Текст для чтения
------------------------------------------------

Даже день этот помню. У нас тогда
лабораторная была по электронике – что-то мастерил, соединял, а сам уже думал о
том, как вечером поедем. В пещеру.
Это Насыров меня позвал – у него
университетские подружки (одну помню – Ирина Бухлицкая), позвали: «давай, в
пещеру сходим».
В моем представлении «пещера» –
это Кунгурская, только побольше. Идешь, нагибаешься, перелезаешь…так примерно...
Рюказак у меня всегда собранный
стоял, плюс гитара. Проезд недорого (по студенческому) – вперед!

------------------------------------------------

Исследуемые данные
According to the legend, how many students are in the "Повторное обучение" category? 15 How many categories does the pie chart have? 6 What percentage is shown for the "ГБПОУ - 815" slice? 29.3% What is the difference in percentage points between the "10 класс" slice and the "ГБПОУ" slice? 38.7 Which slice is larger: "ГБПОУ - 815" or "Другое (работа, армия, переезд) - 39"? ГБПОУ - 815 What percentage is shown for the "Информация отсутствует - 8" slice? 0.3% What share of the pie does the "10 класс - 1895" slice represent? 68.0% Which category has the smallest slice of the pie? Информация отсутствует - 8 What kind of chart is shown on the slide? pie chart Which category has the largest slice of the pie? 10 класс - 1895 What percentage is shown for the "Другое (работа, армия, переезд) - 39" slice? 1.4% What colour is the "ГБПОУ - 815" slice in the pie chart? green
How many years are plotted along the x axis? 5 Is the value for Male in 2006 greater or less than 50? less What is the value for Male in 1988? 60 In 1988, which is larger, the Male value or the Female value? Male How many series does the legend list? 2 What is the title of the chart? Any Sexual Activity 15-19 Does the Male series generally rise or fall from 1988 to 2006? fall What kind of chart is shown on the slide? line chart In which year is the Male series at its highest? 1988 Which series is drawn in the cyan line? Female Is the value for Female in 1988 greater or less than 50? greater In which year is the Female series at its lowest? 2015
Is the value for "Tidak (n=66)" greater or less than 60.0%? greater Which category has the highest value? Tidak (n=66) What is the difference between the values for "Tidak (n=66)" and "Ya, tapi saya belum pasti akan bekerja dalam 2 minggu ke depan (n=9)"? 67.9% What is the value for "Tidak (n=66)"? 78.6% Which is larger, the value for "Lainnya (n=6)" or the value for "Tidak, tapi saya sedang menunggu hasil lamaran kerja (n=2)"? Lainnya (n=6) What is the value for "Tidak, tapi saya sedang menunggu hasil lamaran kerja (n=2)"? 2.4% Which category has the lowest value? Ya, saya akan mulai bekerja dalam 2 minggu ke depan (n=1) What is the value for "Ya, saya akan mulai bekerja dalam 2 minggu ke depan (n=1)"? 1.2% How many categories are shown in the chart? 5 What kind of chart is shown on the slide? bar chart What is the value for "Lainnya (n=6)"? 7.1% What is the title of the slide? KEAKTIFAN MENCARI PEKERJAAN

------------------------------------------------

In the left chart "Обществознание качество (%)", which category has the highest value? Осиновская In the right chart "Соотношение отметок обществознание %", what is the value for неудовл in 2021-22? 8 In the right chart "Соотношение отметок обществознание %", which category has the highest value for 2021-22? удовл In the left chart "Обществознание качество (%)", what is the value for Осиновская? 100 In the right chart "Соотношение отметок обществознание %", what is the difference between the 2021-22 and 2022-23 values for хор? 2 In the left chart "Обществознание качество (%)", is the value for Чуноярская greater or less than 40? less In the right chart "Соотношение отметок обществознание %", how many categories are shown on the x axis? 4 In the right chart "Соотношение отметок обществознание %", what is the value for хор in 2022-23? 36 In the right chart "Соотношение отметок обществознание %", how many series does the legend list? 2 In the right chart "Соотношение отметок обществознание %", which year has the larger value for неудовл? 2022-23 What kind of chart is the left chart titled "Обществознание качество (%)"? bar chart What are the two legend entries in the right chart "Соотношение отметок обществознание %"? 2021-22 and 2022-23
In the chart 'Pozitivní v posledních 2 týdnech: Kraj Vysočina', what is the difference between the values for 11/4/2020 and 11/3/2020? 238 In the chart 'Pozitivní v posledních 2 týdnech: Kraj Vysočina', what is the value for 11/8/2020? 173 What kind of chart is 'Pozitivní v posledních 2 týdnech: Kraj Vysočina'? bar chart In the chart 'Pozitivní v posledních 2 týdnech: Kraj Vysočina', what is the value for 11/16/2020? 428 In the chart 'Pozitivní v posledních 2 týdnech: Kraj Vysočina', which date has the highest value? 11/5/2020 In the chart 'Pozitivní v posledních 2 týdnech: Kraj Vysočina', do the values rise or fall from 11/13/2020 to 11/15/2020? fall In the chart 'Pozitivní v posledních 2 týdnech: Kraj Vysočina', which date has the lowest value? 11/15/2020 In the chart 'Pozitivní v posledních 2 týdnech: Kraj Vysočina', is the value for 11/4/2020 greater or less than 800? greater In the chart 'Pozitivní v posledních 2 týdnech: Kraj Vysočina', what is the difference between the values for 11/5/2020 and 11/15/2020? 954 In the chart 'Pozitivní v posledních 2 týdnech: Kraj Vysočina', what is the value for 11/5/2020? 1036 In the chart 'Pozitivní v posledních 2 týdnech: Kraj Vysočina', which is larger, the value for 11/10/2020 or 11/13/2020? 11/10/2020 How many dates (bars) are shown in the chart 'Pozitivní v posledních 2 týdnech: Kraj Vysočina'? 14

------------------------------------------------

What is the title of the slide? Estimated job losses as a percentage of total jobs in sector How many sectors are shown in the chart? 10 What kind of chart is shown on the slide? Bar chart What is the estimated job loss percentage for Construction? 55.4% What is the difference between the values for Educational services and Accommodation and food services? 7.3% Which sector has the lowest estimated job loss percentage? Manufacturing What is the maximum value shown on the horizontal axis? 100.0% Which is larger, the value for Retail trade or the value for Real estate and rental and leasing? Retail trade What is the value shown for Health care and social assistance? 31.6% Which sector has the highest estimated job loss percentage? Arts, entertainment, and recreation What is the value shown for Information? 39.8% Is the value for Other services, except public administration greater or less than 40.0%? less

------------------------------------------------

Задание 1
Определите, соответствуют ли тексту о поездке в пещеру утверждения (а), (б) и (в). Для каждого ответьте «да» или «нет» и приведите решающие слова текста дословно: (а) в пещеру рассказчика позвал Насыров; (б) проезд обошелся дорого; (в) в тот день была лабораторная по электронике.
Задание 2
Выведите без изменений фрагмент текста о поездке в пещеру от слов «Даже день этот» до слов «студенческому) – вперед!».
Записи взяты из другого источника.

Результат 1
(а) Да: «Это Насыров меня позвал».
(б) Нет: «Проезд недорого (по студенческому)».
(в) Да: «У нас тогда лабораторная была по электронике».

Результат 2
Даже день этот помню. У нас тогда
лабораторная была по электронике – что-то мастерил, соединял, а сам уже думал о
том, как вечером поедем. В пещеру.
Это Насыров меня позвал – у него
университетские подружки (одну помню – Ирина Бухлицкая), позвали: «давай, в
пещеру сходим».
В моем представлении «пещера» –
это Кунгурская, только побольше. Идешь, нагибаешься, перелезаешь…так примерно...
Рюказак у меня всегда собранный
стоял, плюс гитара. Проезд недорого (по студенческому) – вперед!